Certo, c'è chi preferisce altri tipi di animazione, c'è persino chi
odia la Disney, ma nemmeno i detrattori più agguerriti possono
negare l'importanza che questo studio, e il suo fondatore in
particolare, hanno avuto per lo sviluppo di questa arte. Un'arte nata
col cinema stesso, a fine '800, con i lavori di pionieri come Émile
Cohl e Windsor McKay, i cui semi si possono rintracciare in realtà
addirittura secoli prima, con l'invenzione della lanterna magica.
Fantasmagorie,
cortometraggio di Cohl del 1908, è considerato il primo vero cartone
animato della storia, mentre nel 1917 l'italo-argentino Quirino
Cristiani realizzò El Apóstol,
il primo lungometraggio d'animazione, realizzato con la tecnica della
cut-out animation e
andato purtroppo perduto.
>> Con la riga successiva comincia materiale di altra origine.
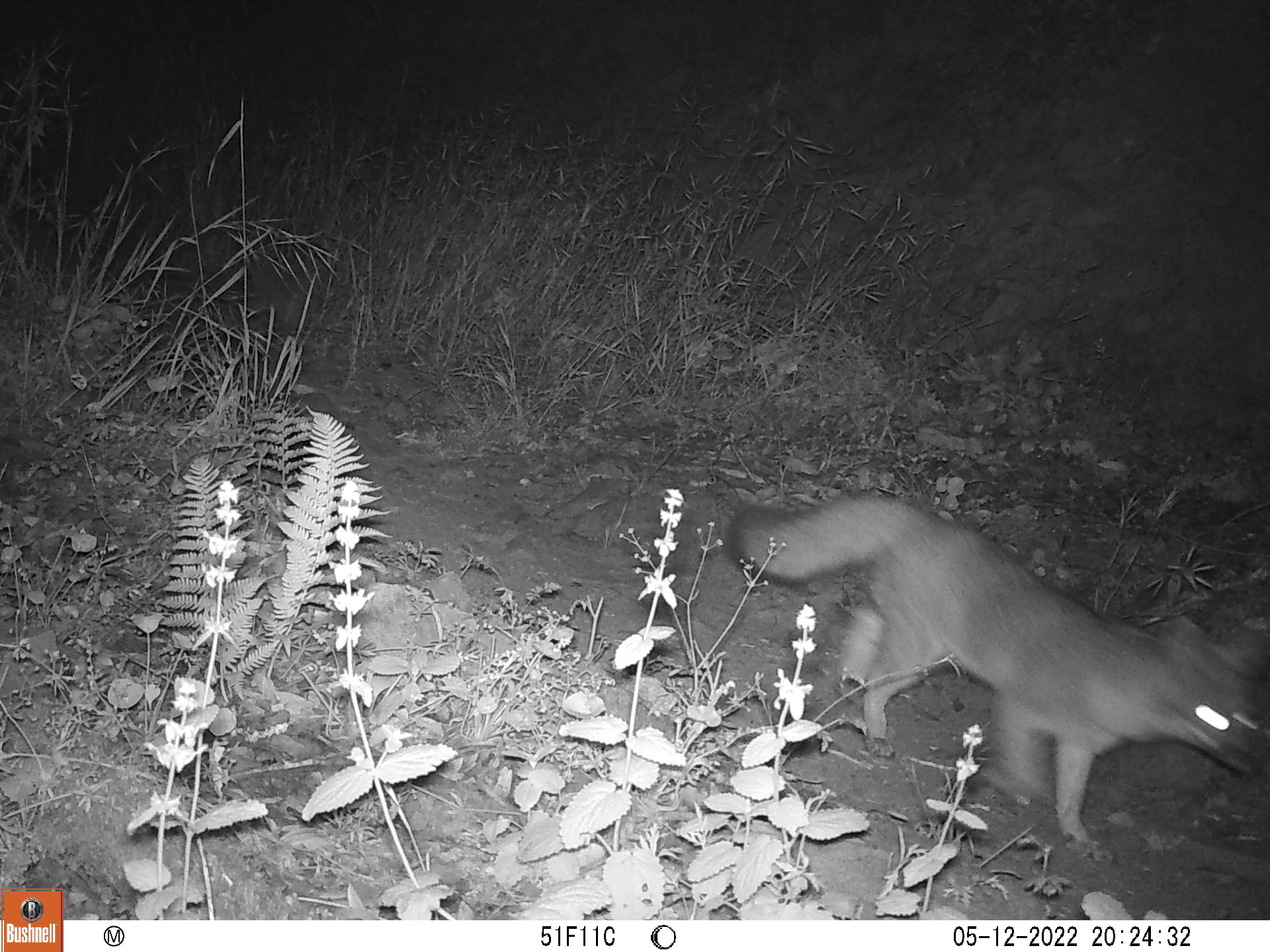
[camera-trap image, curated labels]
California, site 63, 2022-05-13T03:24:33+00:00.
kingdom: Animalia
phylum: Chordata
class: Mammalia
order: Carnivora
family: Canidae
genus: Urocyon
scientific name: Urocyon cinereoargenteus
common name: gray fox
Sempre in cut-out
sono le opere di Lotte Reiniger, animatrice tedesca che, con Achmed,
principe fantastico, 1926,
realizza il lungometraggio animato più antico giunto fino a noi.
Tutte opere
fondamentali per la storia del cinema in generale, ma la prima vera
grande svolta nella storia di questa tecnica si ha alcuni anni dopo,
nel 1937, e si deve proprio a Walt Disney.
Questo è il primo
appuntamento con quella che spero di trasformare in una serie, qui
sul blog.
Una serie in cui
recensisco, uno dopo l'altro, ogni classico Disney, dalle origini
fino a oggi. Tuttavia, considerando la mia scarsa abilità
nell'essere costante in qualsiasi cosa, specialmente questo blog
(l'ultimo post risale a un mese fa, ops), non mi prefiggerò alcuna
frequenza o deadline specifica per la pubblicazione di queste
recensioni, prendendomi ogni volta il tempo per scrivere nel miglior
modo che posso. Questa stessa recensione mi ha preso circa due mesi
di lavoro, e in futuro vorrei restare libero di parlare anche di
altri film, e non solo (ho già in cantiere qualche progetto...).
Detto questo,
cominciamo, com'è d'uopo, dall'inizio di tutto..jpg) |
Walt Disney nel trailer di Biancaneve |
Prima
che il suo nome diventasse un
marchio sinonimo di capitalismo, Walter Elias Disney era un semplice
ragazzo del midwest,
che, dopo aver svolto decine di lavori diversi e dopo innumerevoli e
ammirevoli tentativi e fallimenti, era riuscito a centrare il cuore
degli spettatori con i suoi cortometraggi, realizzati insieme
all'amico e infaticabile collaboratore Ub Iwerks. Un'impresa già di
per sé non da poco, considerando che tutto ciò, con la creazione di
Topolino e il varo delle Silly
Simphonies,
avviene a cavallo fra gli anni '20 e '30, il periodo considerato la
golden
age
dell'animazione, in cui la concorrenza era variegata e spietatissima.
Walt,
come tutti noi, era un uomo dai mille difetti, e su di lui se ne sono
dette di cotte e di crude, ma se c'è una cosa a cui di certo si può
credere è questa: era un sognatore. E quando si trattava di tradurre
in realtà quello che sognava era una forza inarrestabile, pronto a
inimicarsi qualunque cosa e persona che lo ostacolasse. Fu proprio la
sua testardaggine, la sua voglia di superarsi e di spingere il mezzo
animazione oltre i suoi limiti che lo portò, nel 1934, a partorire
un'idea assurda: produrre un lungometraggio interamente animato. Non
con le sagome ritagliate nella carta, come nei lavori di Cristiani o
di Reiniger, ma completamente disegnato a mano, dall'inizio alla
fine, con la tecnica nota nell'ambiente come cel
animation.
Ai tempi tutti considerarono questo progetto una follia, un'utopia
irrealizzabile, tanto che sia la moglie che il fratello di Walt
tentarono di fargli cambiare idea, la stampa dell'epoca lo derise,
Disney divenne praticamente una barzelletta sulla bocca di tutti, ma
nonostante tutto lui non si arrese mai. E così, nel giugno 1934
annunciò al suo staff l'intenzione di mettere in scena uno dei
racconti della sua infanzia, Biancaneve
e i sette nani
dei fratelli Grimm, mosso anche dal ricordo, di quando aveva 15 anni,
della versione muta del 1917 di J. Searle Dawley.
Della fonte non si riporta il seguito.